Word Oysters published its first issue online in April 2025. The second issue will be published in February 2026.
The magazine was conceived and is run, edited, and published by Suzy Gordon, a home educating mother of an only child, now a teen. Find out more about Suzy here.
The aims of the magazine are many, as are plans for its future development. At its heart, however, the magazine exists to give home educated students in Australia the opportunity to see their writing published in a public forum, and to experience the pride, confidence, and excitement this can generate. Click here for more information on the benefits to your young writer of publication in Word Oysters magazine.
You can submit writing for publication here.
Word Oysters supports young writers across the full spectrum of experience: those who write fluently and often, those who struggle to begin (or are only just beginning), those who lack confidence, and those who want to grow their craft.
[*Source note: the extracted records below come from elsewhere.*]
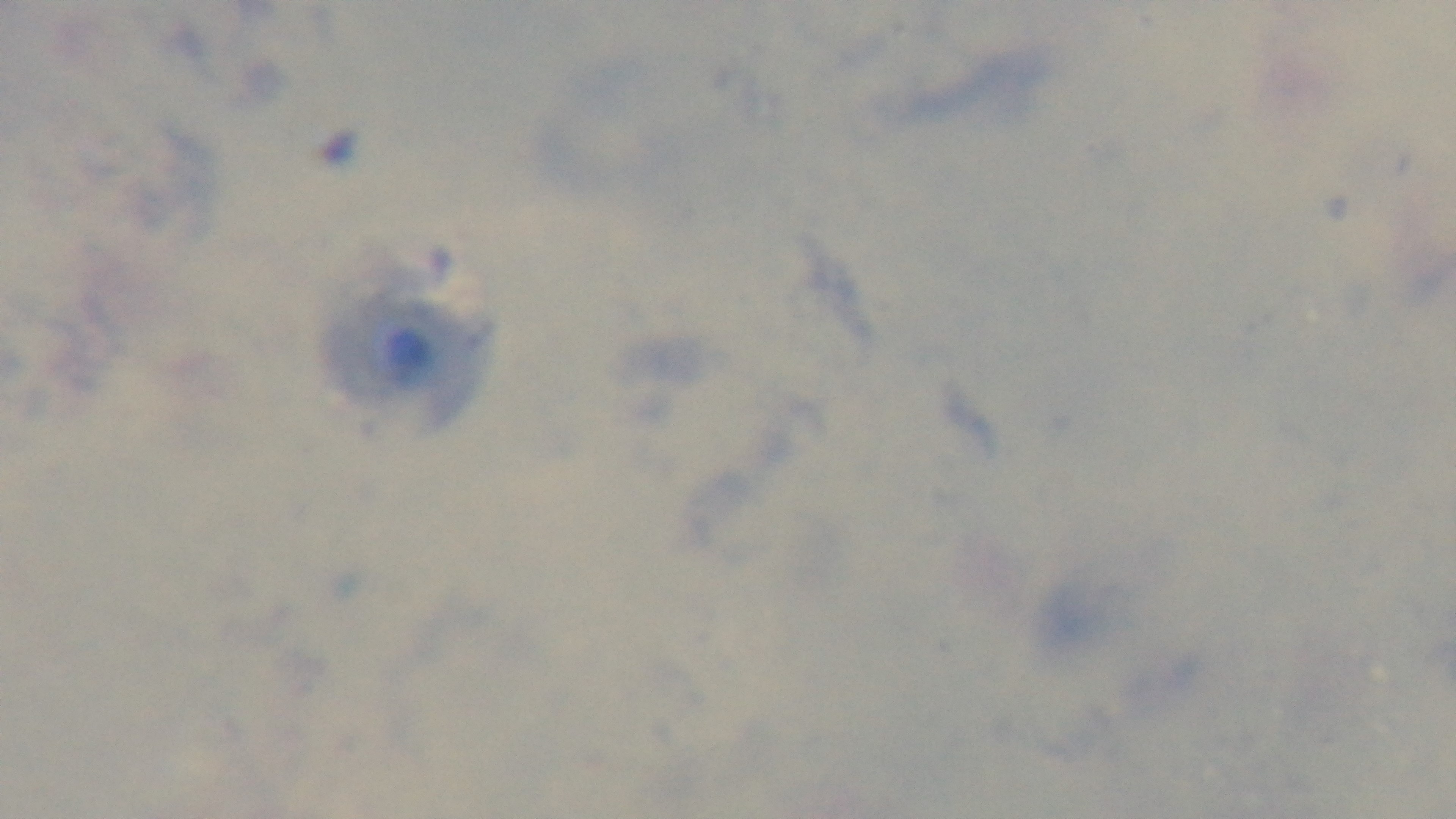
objective: 100x oil immersion
stain: Giemsa
capture: mounted 4K digital camera
preparation: thick smear
modality: light microscopy
field_of_view: single
malaria_status: uninfected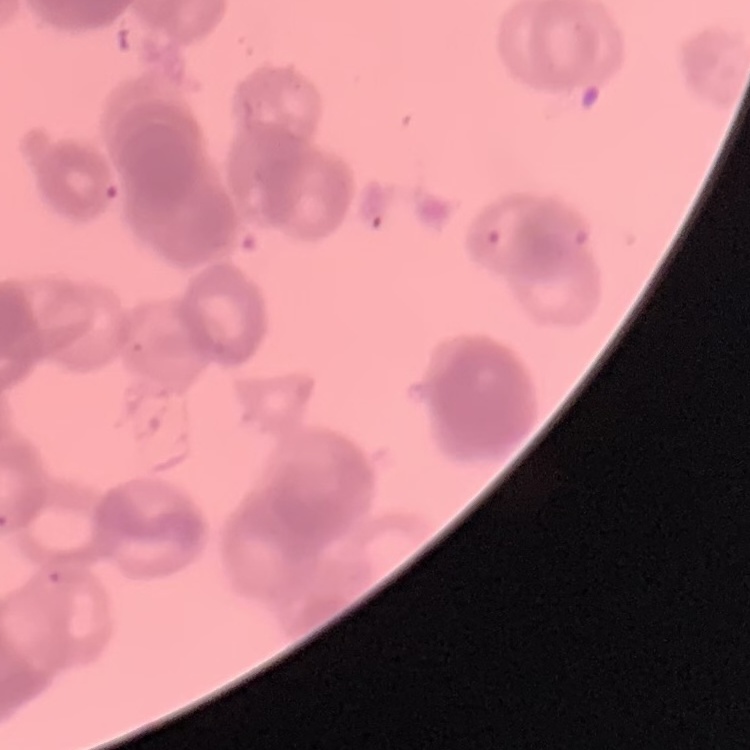

Summary:
  - Erythrocyte morphology: rouleaux formation
  - Preparation: thin blood smear
  - Image type: one tile cut from a larger photomicrograph
  - Stain: Field's or Giemsa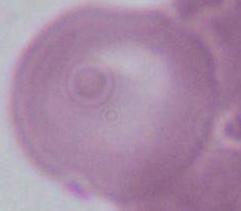

modality: photomicrograph
magnification: 1000x
identification: red blood cellGive the preparation type.
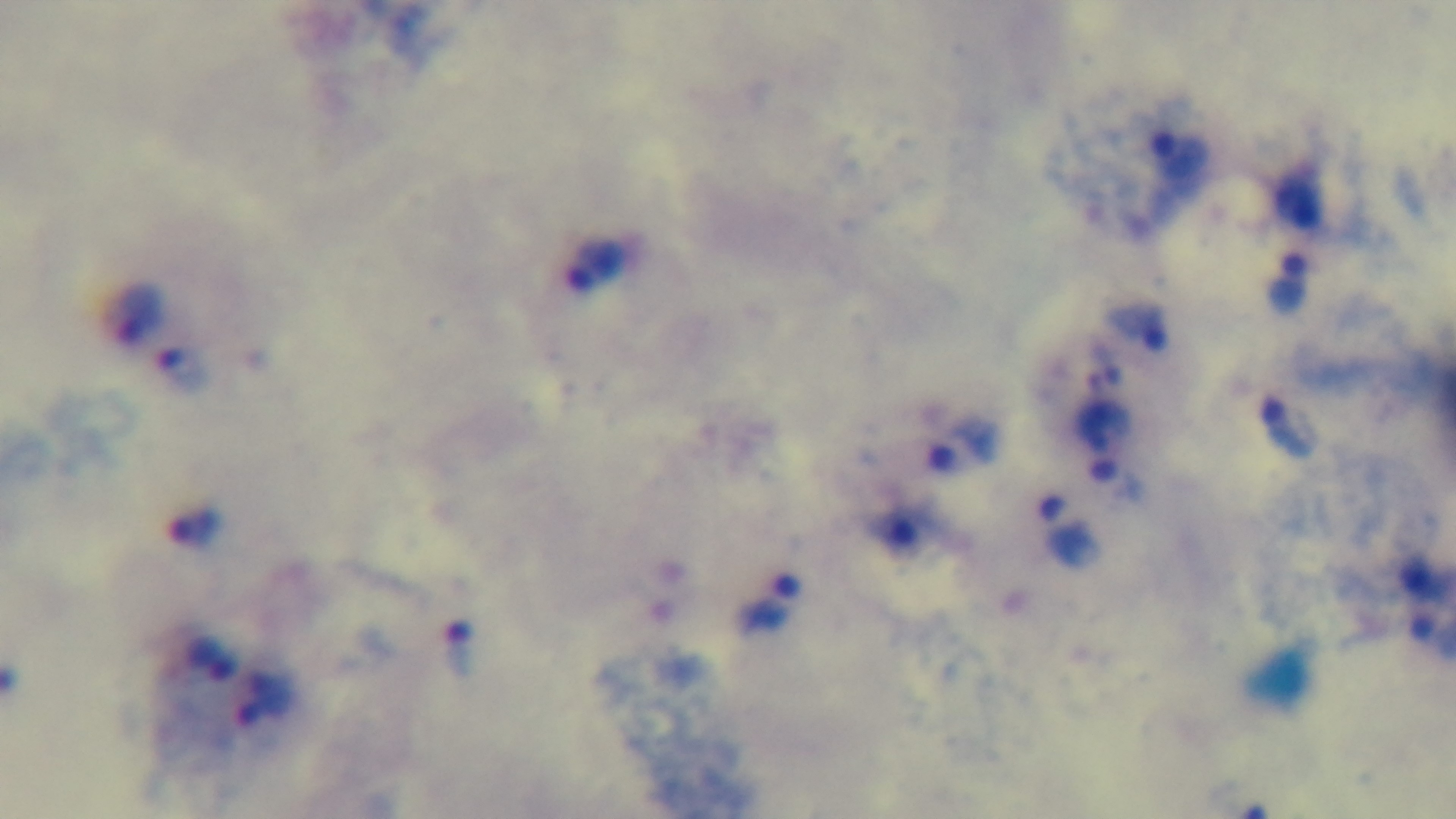
It is a thick blood film.

Light microscopy. 100x oil-immersion objective. Captured with a mounted 4K digital camera. One field from the slide. Malaria status: infected. Giemsa stain.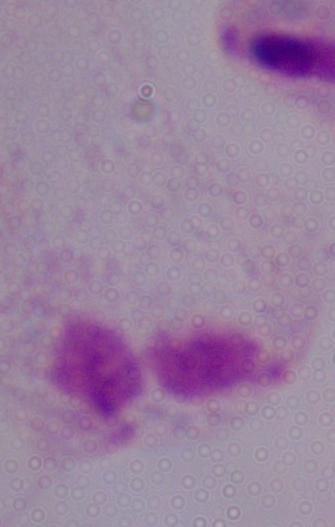

Summary:
  - Magnification: 1000x
  - Identification: trichomonad
  - Modality: micrograph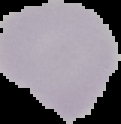

Summary:
  - Malaria status: uninfected
  - Preparation: thin blood smear
  - Image size: 121×124 pixels
  - Image type: segmented cell region on a black background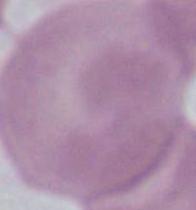

modality = photomicrograph
magnification = 1000x
identification = red blood cell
All genres and all modes of writing are welcomed. The magazine exists as a supportive, non-competitive forum in which young writers can share their work, find community, and come to understand that their voice matters and is worthy of being heard.
Unlike conventional school magazines or commercially driven publications, Word Oysters is not selective. Submissions are not accepted or rejected on merit or hierarchy; instead, all contributors are offered the opportunity to be published. Whatever their relationship to writing, Word Oysters exists as a supportive platform from which to share voice, find community, read and enjoy. It exists to bring into a public forum all genres and all modes of writing, and to ensure that all writing kids and teens understand that they have a voice worthy of being shared and understood.
Every piece of writing is edited to meet the magazine’s House Style, ensuring clarity, consistency, and readability while respecting the original work. [You can find details of our House Style here.]
Editing at Word Oysters follows a light-touch approach. This means that the editor does not rewrite, reshape, or impose an adult voice onto a young writer’s work. Instead, editing focuses on clarity, accuracy, and presentation: correcting grammar, punctuation, spelling, paragraphing, and basic structure, while preserving the language, rhythm, ideas, and choices of the original piece. The aim is not to change what the young writer has written, but to help their writing appear on the page as clearly and confidently as possible.
The guiding principle behind this approach is that, when young writers see their work published, they recognise it as their own, only clearer, more polished, and easier for a reader to engage with. The editor’s role is supportive rather than directive, ensuring that corrections are technical and structural rather than creative or transformative. In this way, each young writer’s voice remains intact, authentic, and recognisably theirs, while their work is presented in a professional, publication-ready form.